Трудно сказать, достаточно ли здесь слова «монстр». Он похож на какую-то страшную, многоликую подводную сущность, которую необычайный ураган выбросил на берег, растерзав дно Океана.
Пасть самого Проклятия разверзается и безмолвствует, наблюдая этого гостя, а дьявольские молитвы «Цветов зла» по сравнению с ним внезапно превращаются в безобидные церковные безделицы.
Это уже не «Благая Весть о Смерти» милейшего Герцена, это что-то вроде Благой Вести о Проклятии. Если говорить о литературной форме, то ее нет. Это текучая лава. Это бессмысленно, беспросветно и всепоглощающе.
Но не кажется ли тем, кто прочел эту книгу, что такая неслыханная клевета на Провидение с непревзойденным авторитетом пророка преждевременно испускает последний неминуемый вопль человеческой совести перед высшим Судией?
Маршенуар появился на свет безнадежным. Его отец, нервический мелкий буржуа, служил в главной налоговой канцелярии Перигё и по совету почтенного члена своей ложи почти в качестве вызова назвал сына Каином, что привело мать ребенка в невыразимый ужас, и она спешно крестила его под христианским именем Мари-Жозеф. Поскольку материнская воля оказалась гораздо сильнее, в детстве его называли Жозефом, и это зловредное имя, внесенное в реестр актов гражданского состояния, было извлечено позднее, во времена торжественного недовольства.
Другим обычно требуется на своей шкуре ощутить разорение или злодеяние, чтобы почувствовать приступ тошноты. Маршенуару, одаренному лучше остальных, достаточно было появиться на свет.
Он был из людей, чудесным образом созданных для несчастья, которые выглядят так, будто они провели девятьсот лет в утробе матери, прежде чем безрадостно провести унылое детство в изжившем себя людском обществе.
С самого первого дня он был наделен прискорбной способностью, слишком редкой, чтобы быть замеченной, затуманивать свой разум древними и неразличимыми вещами, бликами мечтаний прошлых столетий, что долгое время позволяло ему смотреть на окружающий мир в преломленном виде. На нем был вековой покров, если для кого-то приемлем такой способ выражения чего-то совершенно невыразимого.
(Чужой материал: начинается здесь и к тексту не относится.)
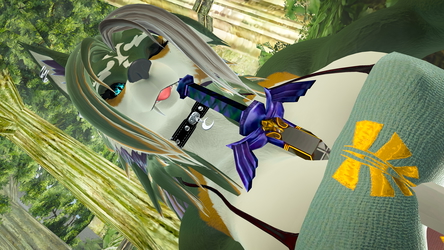 Wolf Link Artemis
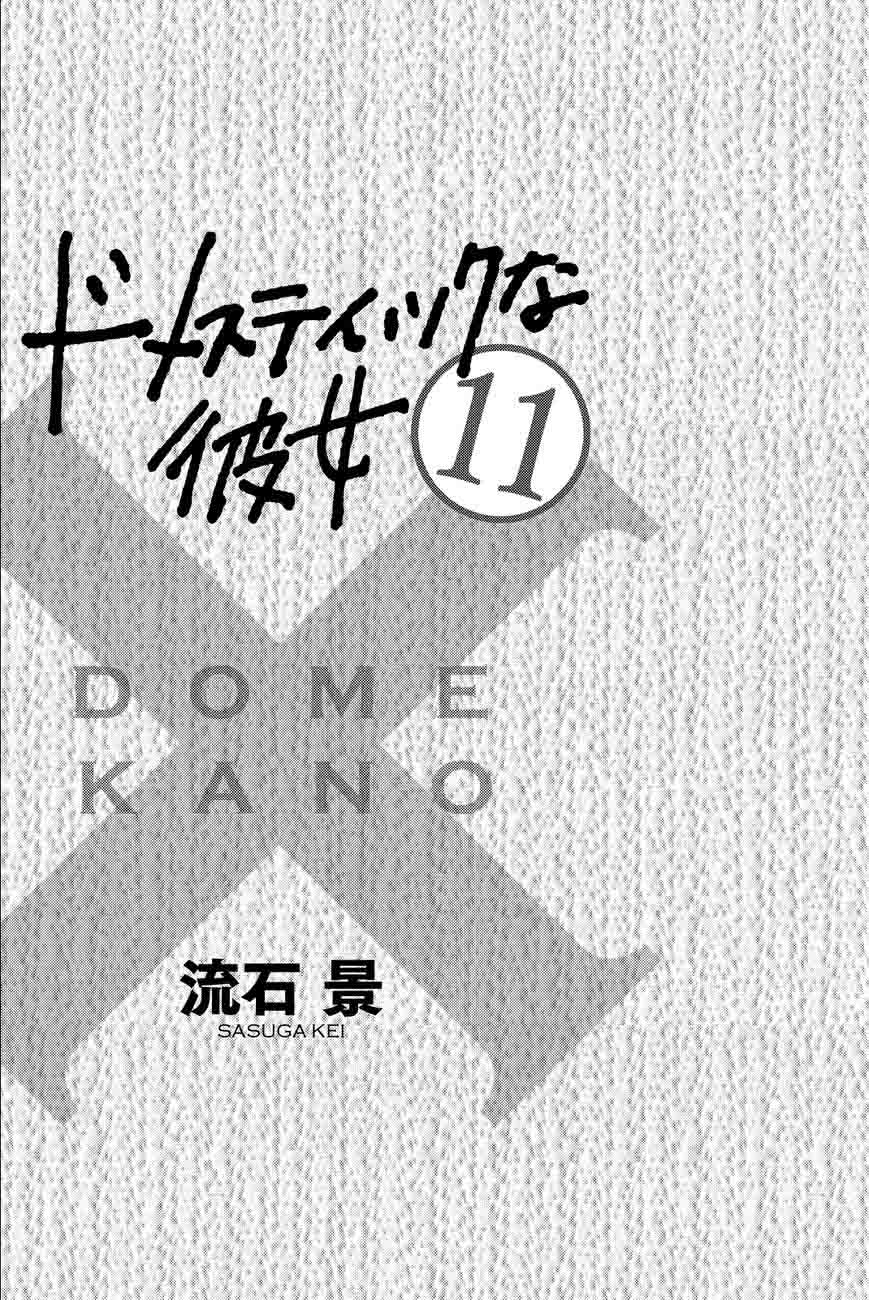 Domestic Na Kanojo 95 4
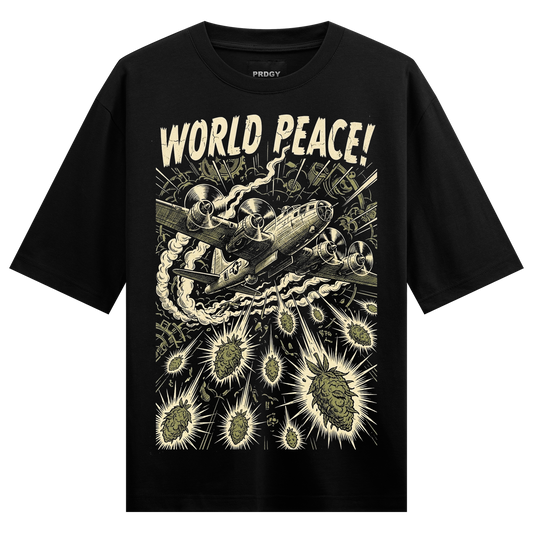 PRDGY Herbal Warfare Oversized T-shirt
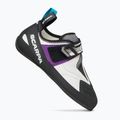 Buty wspinaczkowe SCARPA Origin VS LV white/purple 2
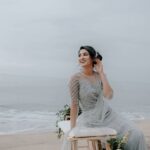 Deepti Sati Instagram – 🤍feels 💙
Gorgeous Outfit: @t.and.msignature
Jewellery: @m.o.dsignature
Photography: @tuesdaylights
Decor: @podmevents
MUA: @jeenastudio
Styling: @soorajskofficial & @t.and.msignature
Location: @indriyasandsresort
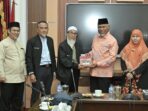 Gubernur Mahyeldi Ansharullah Sambut Kunjungan Rombongan dari Satun Thailand Bahas Ekonomi Syariah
– Ненормальный исступленный характер, – говорил он в тридцатилетнем возрасте, – обременительный деспотизм Мечты, который лишает способности действовать, предал меня вечному оцепенению, навлек на меня скорби и ужасы, достаточные для внесения в детский мартиролог. Отец мой, закоренелый в своих глупых предрассудках об образовании и крепко запертый в неприступной крепости нескольких безоговорочных убеждений, всегда видел во мне лишь лентяя и колотил меня со спартанским упорством.
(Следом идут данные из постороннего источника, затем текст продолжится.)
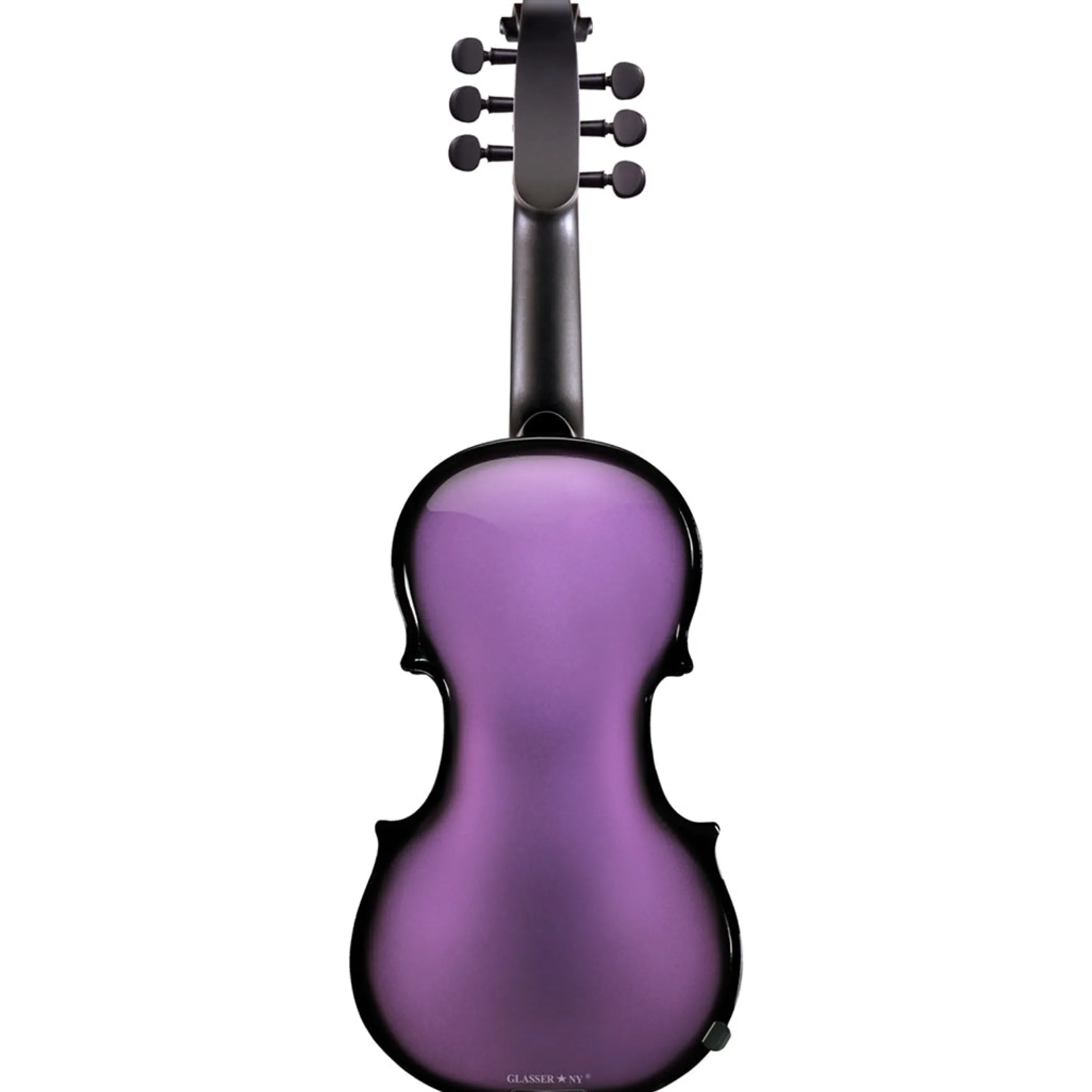 Glasser AEX Carbon Composite Acoustic-Electric 6-String Violin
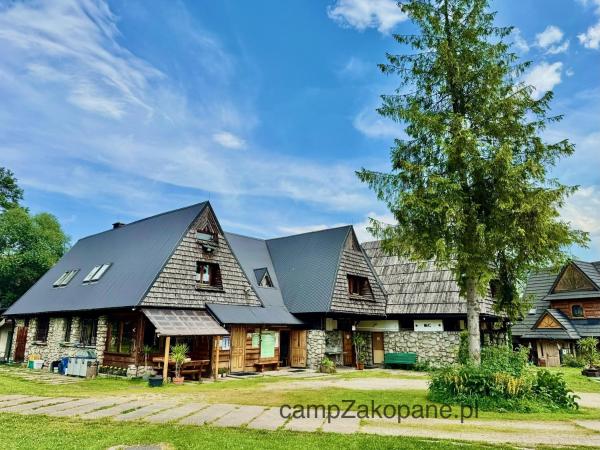 Camping Harenda Pokoje Gościnne i Domki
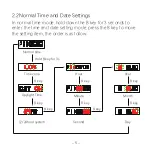 Предварительный просмотр 5 страницы North Edge EVOQUE User Manual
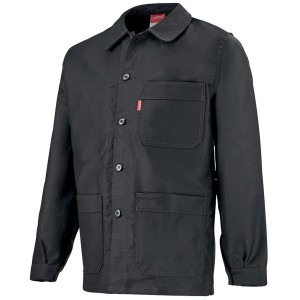 VESTE MOLESKINE FAUREL NOIRE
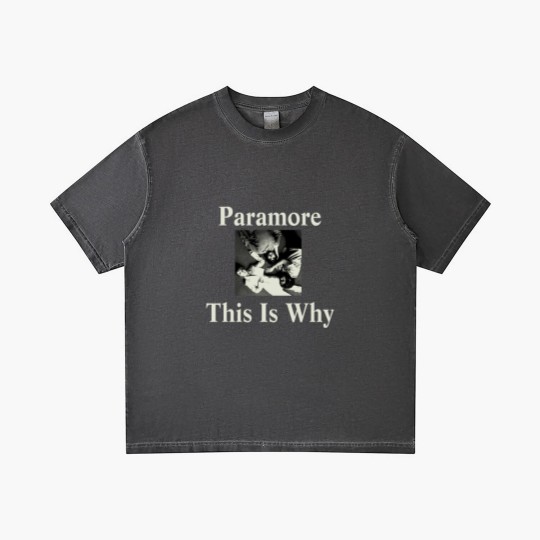 Discover Vintage this is why Gradient T Shirts, Rock Band Gradient T Shirts, Hayley Williams Gradient T Shirts
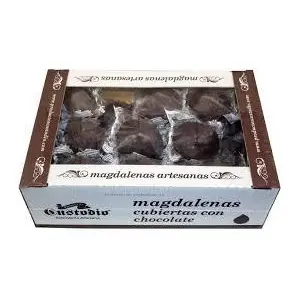 CUSTODIO MAGDALENAS CHOCOLATE 2 KG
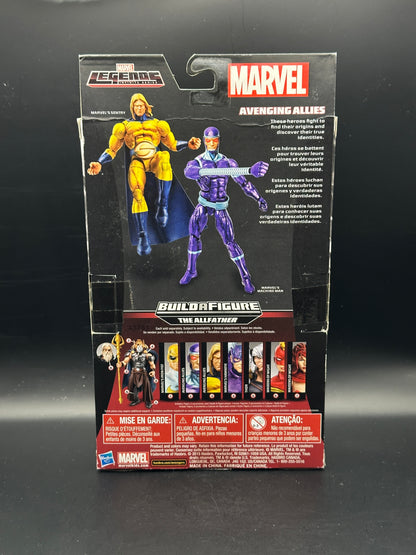 MARVEL LEGENDS - MARVEL’S SENTRY - THE ALLFATHER BAF - ACTION FIGURE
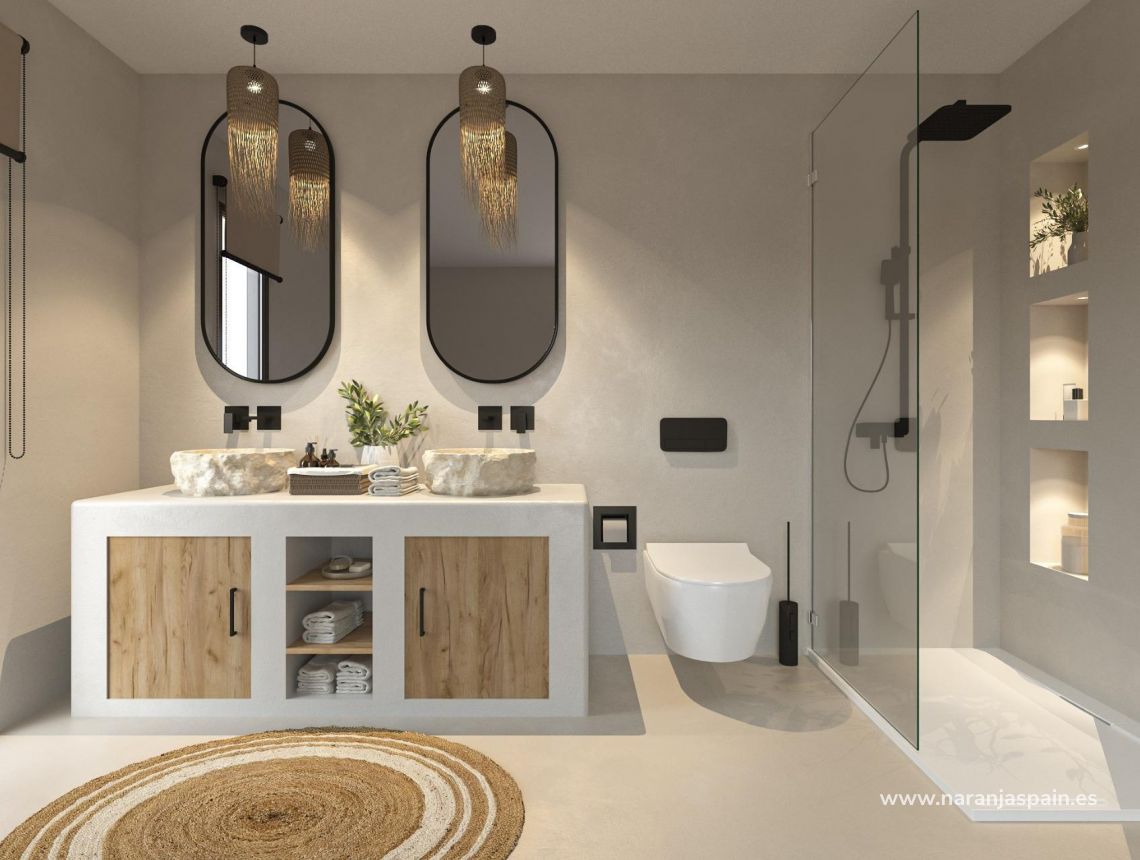 Obra Nueva - Villa - Javea - Valle del Sol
Возможно, он был прав. Я даже пришел к убеждению, что усиленное взращивание мыслящего тростника, как правило, является непостижимым следствием взращивания толстокожих. Увы, бедолага делал бесплодными свои взбучки, никогда не сопровождая их лаской, которая могла бы добавить этому действу осмысленности. Подъев хлебца со стола Плутарха, этот горе-воспитатель, несомненно склонный к нежностям, полагал, что творит чудеса, следуя советам дряхлого стервеца и сдерживая сердечные порывы. Своему современному сердцу, истерзанному устаревшей идеей самосожжения, он поклялся никогда не миловать сына, дабы в общественных интересах сохранить свое отцовское могущество.
Это был сущий ад, когда он отправил меня в школу. Заранее охваченный страхом, презираемый другими детьми, буйство которых приводило меня в ужас, обруганный подлыми учителями, которые делали из меня посмешище перед моими товарищами, претерпевая безжалостные наказания и побои от всех рук, я в конце концов впал в молчаливое отвращение к жизни, из-за чего стал походить на маленького идиота.
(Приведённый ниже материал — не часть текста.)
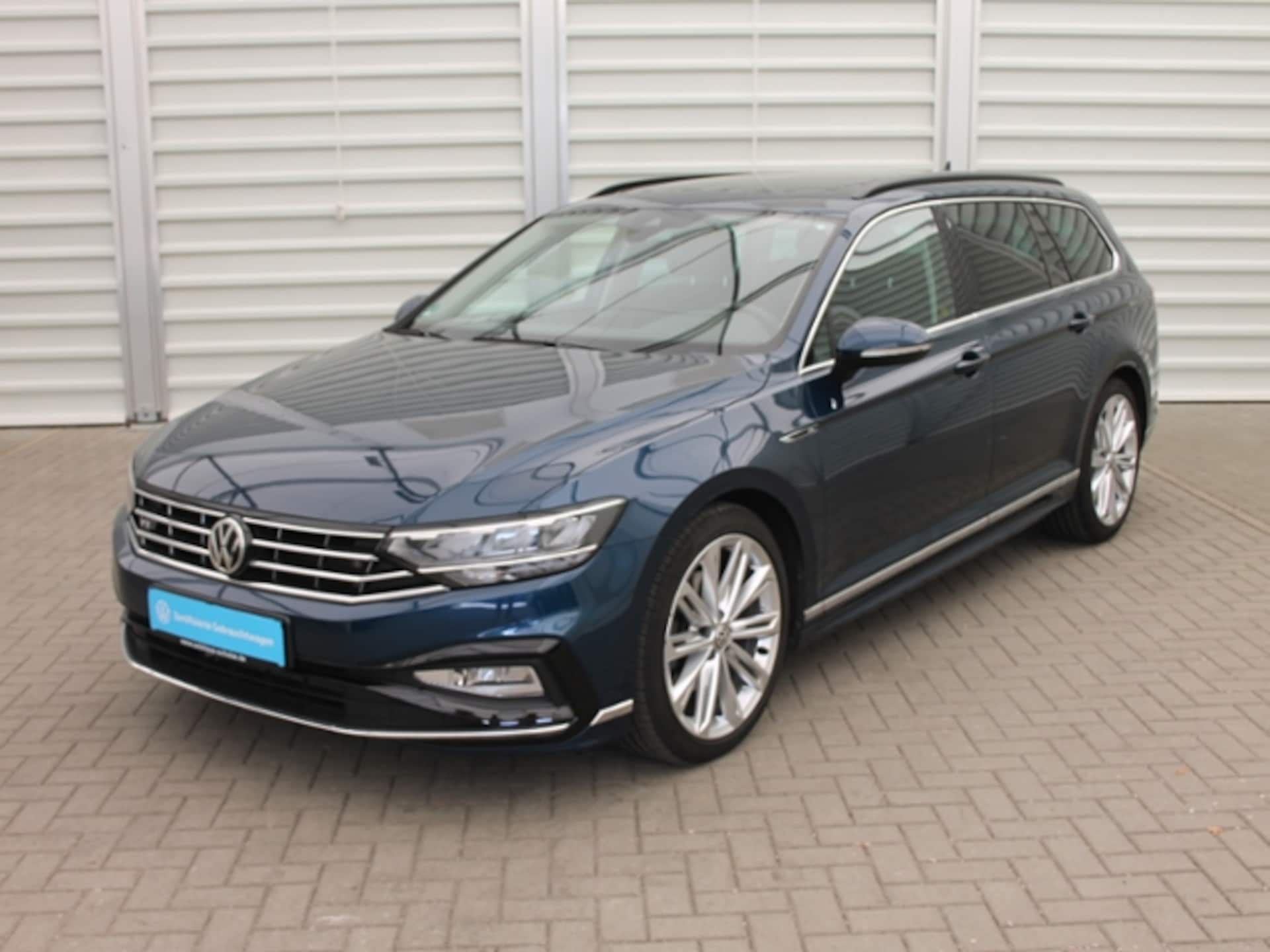 Volkswagen Passat Variant Business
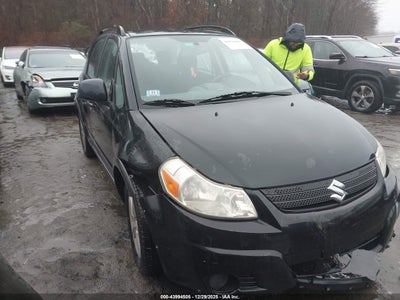 SUZUKI SX4 2009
Подлинное страдание, постоянное защемление сердца, обычно присущее меланхоличным детям в исправительных школах, в моем случае усугублялось невозможностью вообразить земные условия, которые не были бы такими зверскими. Мне казалось, что я с неведомого эмпирея свалился в огромную кучу мусора, в которой люди кишели, как паразиты. Таково было мое представление о человеческом обществе, когда мне было четырнадцать лет, таким оно и осталось до сих пор!
И всё же однажды я взбунтовался, так как выходки моих одноклассников перешли просто всяческие границы. Я стащил из столовой ножик, к счастью совершенно безобидный, и после напыщенной бравады бросился на группу из сорока шалопаев, двоих или троих из которых ранил. Когда меня подняли, я кипел от ярости, я был раздавлен ударами, я был надменен. Мой ножик нанес мало вреда, всего лишь несколько царапин, но отцу пришлось забрать меня из этого отупляющего места и запереть дома.